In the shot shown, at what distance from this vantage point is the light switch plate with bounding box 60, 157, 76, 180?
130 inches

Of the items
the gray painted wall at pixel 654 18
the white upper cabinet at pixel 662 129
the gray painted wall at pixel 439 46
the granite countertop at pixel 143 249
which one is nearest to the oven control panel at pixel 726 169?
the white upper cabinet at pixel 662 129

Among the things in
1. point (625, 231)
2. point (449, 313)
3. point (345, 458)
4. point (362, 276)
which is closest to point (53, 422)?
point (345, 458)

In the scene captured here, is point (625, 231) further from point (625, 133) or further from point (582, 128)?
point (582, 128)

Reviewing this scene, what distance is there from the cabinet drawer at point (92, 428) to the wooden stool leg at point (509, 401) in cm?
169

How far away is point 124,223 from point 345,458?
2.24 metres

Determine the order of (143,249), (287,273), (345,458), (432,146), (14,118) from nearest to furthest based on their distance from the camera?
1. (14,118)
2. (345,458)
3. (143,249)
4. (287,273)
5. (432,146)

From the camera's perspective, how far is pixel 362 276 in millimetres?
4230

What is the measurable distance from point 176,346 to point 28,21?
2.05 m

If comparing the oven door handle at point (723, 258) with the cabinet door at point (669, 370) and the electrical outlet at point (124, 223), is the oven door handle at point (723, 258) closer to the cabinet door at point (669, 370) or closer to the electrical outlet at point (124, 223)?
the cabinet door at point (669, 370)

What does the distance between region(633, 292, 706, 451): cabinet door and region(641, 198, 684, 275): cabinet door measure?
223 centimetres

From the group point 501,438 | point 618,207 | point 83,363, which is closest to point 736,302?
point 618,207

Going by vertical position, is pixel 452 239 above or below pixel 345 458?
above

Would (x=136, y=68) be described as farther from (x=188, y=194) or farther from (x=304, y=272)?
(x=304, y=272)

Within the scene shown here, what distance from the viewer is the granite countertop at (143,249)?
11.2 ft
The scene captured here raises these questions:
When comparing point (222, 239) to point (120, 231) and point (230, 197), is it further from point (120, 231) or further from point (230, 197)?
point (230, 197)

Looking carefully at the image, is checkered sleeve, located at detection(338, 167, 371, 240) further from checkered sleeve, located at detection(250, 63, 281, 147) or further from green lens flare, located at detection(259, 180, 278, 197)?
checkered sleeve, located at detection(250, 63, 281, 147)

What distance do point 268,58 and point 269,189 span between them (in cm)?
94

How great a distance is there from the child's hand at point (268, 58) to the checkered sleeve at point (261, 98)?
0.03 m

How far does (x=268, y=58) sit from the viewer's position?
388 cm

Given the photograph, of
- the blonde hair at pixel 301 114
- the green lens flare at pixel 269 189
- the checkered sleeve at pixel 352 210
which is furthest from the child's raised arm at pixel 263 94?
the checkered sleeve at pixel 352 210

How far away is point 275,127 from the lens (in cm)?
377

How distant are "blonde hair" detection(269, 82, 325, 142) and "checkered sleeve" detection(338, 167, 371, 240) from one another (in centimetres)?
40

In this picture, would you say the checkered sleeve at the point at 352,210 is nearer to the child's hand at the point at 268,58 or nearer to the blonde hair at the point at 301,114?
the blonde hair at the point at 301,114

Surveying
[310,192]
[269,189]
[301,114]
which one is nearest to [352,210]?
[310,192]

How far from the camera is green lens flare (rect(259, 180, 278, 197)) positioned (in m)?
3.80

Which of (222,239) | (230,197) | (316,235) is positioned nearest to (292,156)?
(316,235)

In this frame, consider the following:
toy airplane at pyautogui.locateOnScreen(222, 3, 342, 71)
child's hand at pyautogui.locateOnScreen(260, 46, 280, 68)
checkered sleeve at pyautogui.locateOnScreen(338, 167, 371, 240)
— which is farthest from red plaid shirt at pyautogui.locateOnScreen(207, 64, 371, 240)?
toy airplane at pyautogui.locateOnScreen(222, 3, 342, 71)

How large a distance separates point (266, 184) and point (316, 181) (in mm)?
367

------------------------------------------------------------------------

위의 줄들을 빈 줄은 빼고 번호 매긴 목록으로 정리하세요.

1. In the shot shown, at what distance from this vantage point is the light switch plate with bounding box 60, 157, 76, 180?
2. 130 inches
3. Of the items
4. the gray painted wall at pixel 654 18
5. the white upper cabinet at pixel 662 129
6. the gray painted wall at pixel 439 46
7. the granite countertop at pixel 143 249
8. which one is nearest to the oven control panel at pixel 726 169?
9. the white upper cabinet at pixel 662 129
10. Among the things in
11. 1. point (625, 231)
12. 2. point (449, 313)
13. 3. point (345, 458)
14. 4. point (362, 276)
15. which is closest to point (53, 422)?
16. point (345, 458)
17. In the scene captured here, is point (625, 231) further from point (625, 133) or further from point (582, 128)?
18. point (582, 128)
19. Reviewing this scene, what distance is there from the cabinet drawer at point (92, 428) to the wooden stool leg at point (509, 401) in cm?
20. 169
21. How far away is point 124,223 from point 345,458?
22. 2.24 metres
23. Determine the order of (143,249), (287,273), (345,458), (432,146), (14,118) from nearest to furthest based on their distance from the camera?
24. 1. (14,118)
25. 2. (345,458)
26. 3. (143,249)
27. 4. (287,273)
28. 5. (432,146)
29. From the camera's perspective, how far is pixel 362 276 in millimetres?
30. 4230
31. What is the measurable distance from point 176,346 to point 28,21?
32. 2.05 m
33. If comparing the oven door handle at point (723, 258) with the cabinet door at point (669, 370) and the electrical outlet at point (124, 223), is the oven door handle at point (723, 258) closer to the cabinet door at point (669, 370) or closer to the electrical outlet at point (124, 223)?
34. the cabinet door at point (669, 370)
35. What does the distance between region(633, 292, 706, 451): cabinet door and region(641, 198, 684, 275): cabinet door measure?
36. 223 centimetres
37. From the group point 501,438 | point 618,207 | point 83,363, which is closest to point 736,302?
38. point 618,207
39. Going by vertical position, is pixel 452 239 above or below pixel 345 458?
40. above
41. Would (x=136, y=68) be described as farther from (x=188, y=194) or farther from (x=304, y=272)?
42. (x=304, y=272)
43. Within the scene shown here, what distance from the viewer is the granite countertop at (143,249)?
44. 11.2 ft
45. The scene captured here raises these questions:
46. When comparing point (222, 239) to point (120, 231) and point (230, 197), is it further from point (120, 231) or further from point (230, 197)?
47. point (230, 197)
48. Looking carefully at the image, is checkered sleeve, located at detection(338, 167, 371, 240) further from checkered sleeve, located at detection(250, 63, 281, 147) or further from green lens flare, located at detection(259, 180, 278, 197)?
49. checkered sleeve, located at detection(250, 63, 281, 147)
50. What distance do point 268,58 and point 269,189 span between them (in cm)?
51. 94
52. How great a distance is there from the child's hand at point (268, 58) to the checkered sleeve at point (261, 98)?
53. 0.03 m
54. How far does (x=268, y=58) sit from the viewer's position?
55. 388 cm
56. Given the photograph, of
57. - the blonde hair at pixel 301 114
58. - the green lens flare at pixel 269 189
59. - the checkered sleeve at pixel 352 210
60. which is furthest from the child's raised arm at pixel 263 94?
61. the checkered sleeve at pixel 352 210
62. How far away is point 275,127 from the lens (in cm)?
63. 377
64. How distant are "blonde hair" detection(269, 82, 325, 142) and "checkered sleeve" detection(338, 167, 371, 240) from one another (in centimetres)?
65. 40
66. In this picture, would you say the checkered sleeve at the point at 352,210 is nearer to the child's hand at the point at 268,58 or nearer to the blonde hair at the point at 301,114?
67. the blonde hair at the point at 301,114
68. Surveying
69. [310,192]
70. [269,189]
71. [301,114]
72. which one is nearest to [352,210]?
73. [310,192]
74. How far from the camera is green lens flare (rect(259, 180, 278, 197)) positioned (in m)?
75. 3.80
76. Which of (222,239) | (230,197) | (316,235) is positioned nearest to (292,156)?
77. (316,235)
78. In this frame, consider the following:
79. toy airplane at pyautogui.locateOnScreen(222, 3, 342, 71)
80. child's hand at pyautogui.locateOnScreen(260, 46, 280, 68)
81. checkered sleeve at pyautogui.locateOnScreen(338, 167, 371, 240)
82. — which is farthest from red plaid shirt at pyautogui.locateOnScreen(207, 64, 371, 240)?
83. toy airplane at pyautogui.locateOnScreen(222, 3, 342, 71)
84. How large a distance separates point (266, 184) and point (316, 181) (in mm)?
85. 367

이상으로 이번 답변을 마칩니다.